[Tarefa A]:
De acordo com o texto de leitura, que percentual dos casos de racismo veio das arquibancadas em 2019?
[Tarefa B]:
Diga se cada afirmação a seguir está de acordo com o texto de leitura. Responda sim ou não e cite as palavras do texto que decidem cada caso. (i) As torcidas foram, historicamente, deixadas à margem da construção do futebol. (ii) Torcidas desrespeitadas e afastadas são a causa principal do racismo. (iii) Movimentos de torcedores têm levado pautas por meio dos clubes.

[Texto de leitura]:
Ele lembra que as torcidas são, historicamente, largadas à margem do processo de construção do futebol. E que o tratamento desumano também desumaniza aquele que torce. "Torcidas desrespeitadas e afastadas do processo de interação não podem ser consideradas a causa principal do racismo", diz.

"Precisamos pensar como radicalizar a democratização do espaço do futebol, humanizar esse grupo social e fazê-lo compreender que o atleta é tão humano quanto ele, mesmo que seja adversário no campo", completa.

Marcelo Carvalho pondera que, ao mesmo tempo que a maior parte dos casos de racismo vem das arquibancadas (51% em 2019), é também resultado de movimentos de torcedores a vanguarda das mudanças sociais no esporte. "Eles têm puxado essas pautas através dos clubes, fazendo o time dialogar", afirma ele.

[Dados brutos]:
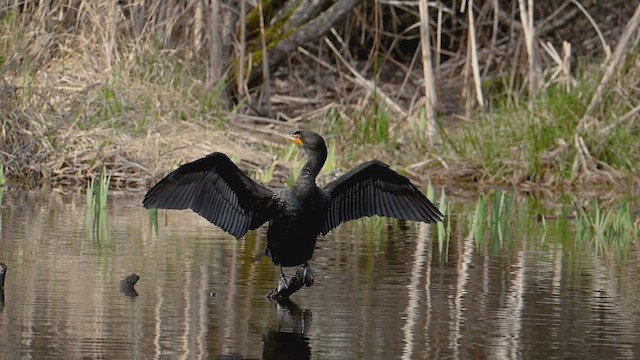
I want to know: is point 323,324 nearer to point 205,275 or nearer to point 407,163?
point 205,275

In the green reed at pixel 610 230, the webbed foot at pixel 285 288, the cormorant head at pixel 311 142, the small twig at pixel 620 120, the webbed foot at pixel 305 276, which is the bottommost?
the webbed foot at pixel 285 288

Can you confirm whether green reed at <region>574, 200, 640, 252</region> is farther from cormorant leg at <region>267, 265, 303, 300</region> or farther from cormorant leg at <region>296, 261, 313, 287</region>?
cormorant leg at <region>267, 265, 303, 300</region>

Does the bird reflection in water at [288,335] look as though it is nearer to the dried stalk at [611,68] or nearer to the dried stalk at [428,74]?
the dried stalk at [611,68]

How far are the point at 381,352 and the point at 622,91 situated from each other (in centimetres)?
857

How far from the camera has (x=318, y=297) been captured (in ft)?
20.4

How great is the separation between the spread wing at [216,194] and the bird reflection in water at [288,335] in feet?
2.21

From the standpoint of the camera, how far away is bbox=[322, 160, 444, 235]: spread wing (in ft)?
23.4

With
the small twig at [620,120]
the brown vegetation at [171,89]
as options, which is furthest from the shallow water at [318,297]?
the small twig at [620,120]

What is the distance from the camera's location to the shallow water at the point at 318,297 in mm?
4957

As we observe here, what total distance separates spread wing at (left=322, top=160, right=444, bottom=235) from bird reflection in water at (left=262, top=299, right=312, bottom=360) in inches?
44.4

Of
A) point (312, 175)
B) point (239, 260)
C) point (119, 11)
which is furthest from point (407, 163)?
point (312, 175)

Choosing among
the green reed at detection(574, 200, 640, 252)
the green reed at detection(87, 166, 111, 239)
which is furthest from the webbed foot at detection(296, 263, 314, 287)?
the green reed at detection(574, 200, 640, 252)

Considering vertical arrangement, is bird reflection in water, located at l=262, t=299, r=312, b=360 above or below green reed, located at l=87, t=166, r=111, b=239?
below

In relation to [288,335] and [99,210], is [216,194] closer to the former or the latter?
[288,335]
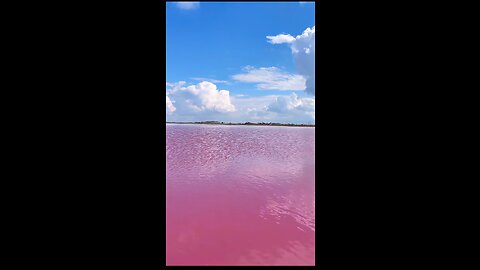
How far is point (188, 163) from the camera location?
5.53 meters
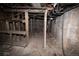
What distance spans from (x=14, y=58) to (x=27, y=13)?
0.65 m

[Resposta esperada A]:
Em 2019, 51% dos casos de racismo vieram das arquibancadas.

[Resposta esperada B]:
(i) Sim: "as torcidas são, historicamente, largadas à margem do processo de construção do futebol".
(ii) Não: "Torcidas desrespeitadas e afastadas do processo de interação não podem ser consideradas a causa principal do racismo".
(iii) Sim: "Eles têm puxado essas pautas através dos clubes".